After a mediocre first decade in the majors, with an ERA of 4.29, from 2012-2014, Rodney was The Man, in both Tampa and Seattle. His 133 saves were the most by anyone in the American League, and it wasn't really close, with Joe Nathan trailing in second-place, fifteen back, He had a 2.21 ERA and left the Rays after 2013 for a two-year, $14 million contract with the Mariners. The first season went great, Rodney racking up a major-league leading 48 saves, and he started 2015 in similar form notching a pair of perfect innings for his first two saves.
Then, the wheels fell off. Between then and being replaced as closer on June 7, Rodney had a 7.59 ERA, allowing 18 earned runs in 21.1 innings on 29 hits and 11 walks. Things didn't get significantly better, and the major-league saves leader in 2014 found himself designated for assignment by Seattle on August 22. He was dealt to the Cubs, and did pitch well over the last month, putting up an 0.75 ERA for Chicago, but his last appearance of the season saw him allow two earned runs in a late inning of Game 4 in the NLCS as the Cubs were swept out of the playoffs by the Mets.
If Rodney had pitched well, he would likely have been looking at another big payday, but a season ERA of 4.74 doesn't exactly entice. There's some suggestion the crash was not unexpected. At the time he was DFA'd, the Seattle PI wrote of his preceding, All-Star season "he inevitably put the tying or winning run in scoring position, yet somehow escaped on most occasions. Close games meant collective groans in the press box. With Rodney pitching, a re-write seemed inevitable... Rodney was often a pitch or two from falling apart." Sounds not unlike certain former Diamondbacks' closers I could mention, right down to the showboating arrow-firing after a save.
I would imagine Rodney will be looking for a short-term deal, possibly even one year, in order to try and rebuild his value, for one last big . He'll turn 39 before next Opening Day, and time is thus not on his side. As a reclamation project and potential eighth-inning guy to set things up alongside Daniel Hudson, Silvino Bracho etc. he might be worth a look, offering "proven closer" credentials, just not at proven closer cost. Of course, the key question is whether or not Rodney's 2016 performance will be of "proven closer" quality. If so, he would be a bargain, and that explains why we're not the only team sniffing him out.
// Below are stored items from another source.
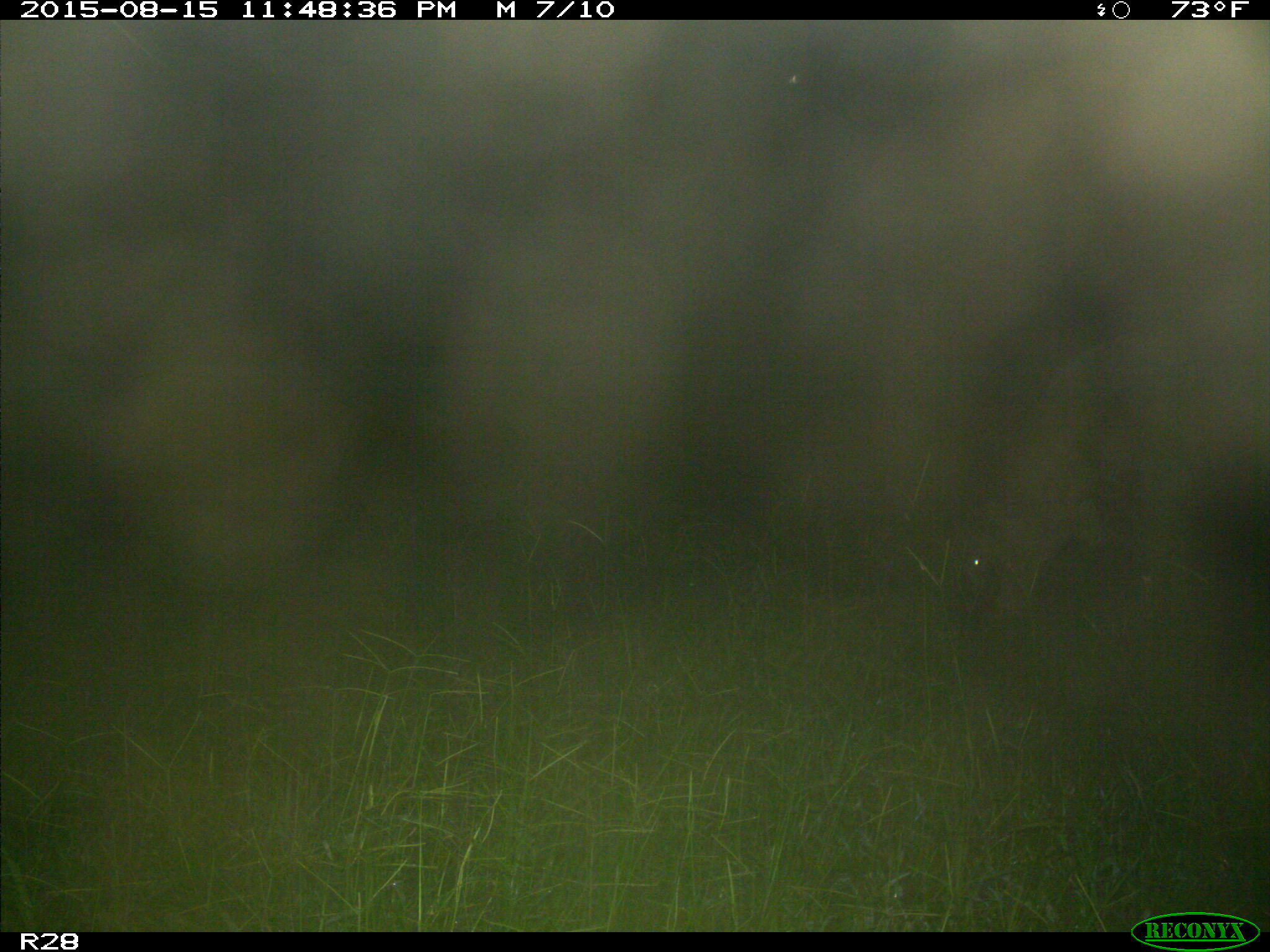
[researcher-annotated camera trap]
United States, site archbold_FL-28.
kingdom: Animalia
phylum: Chordata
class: Mammalia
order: Artiodactyla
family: Bovidae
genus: Bos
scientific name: Bos taurus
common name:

As Cotillo notes, San Diego, Toronto and his last employers on the North side of Chicago are all also interested, with Minnesota also having been linked to the veteran right-hander. While the Diamondbacks do appear to have some cash left in the locker, I don't know how much they want to get into any bidding war. I think a one-year $2 million deal might be reasonable, but if it turns out to be much more, then we just walk away and go with Hudson and Bracho in the eighth inning instead.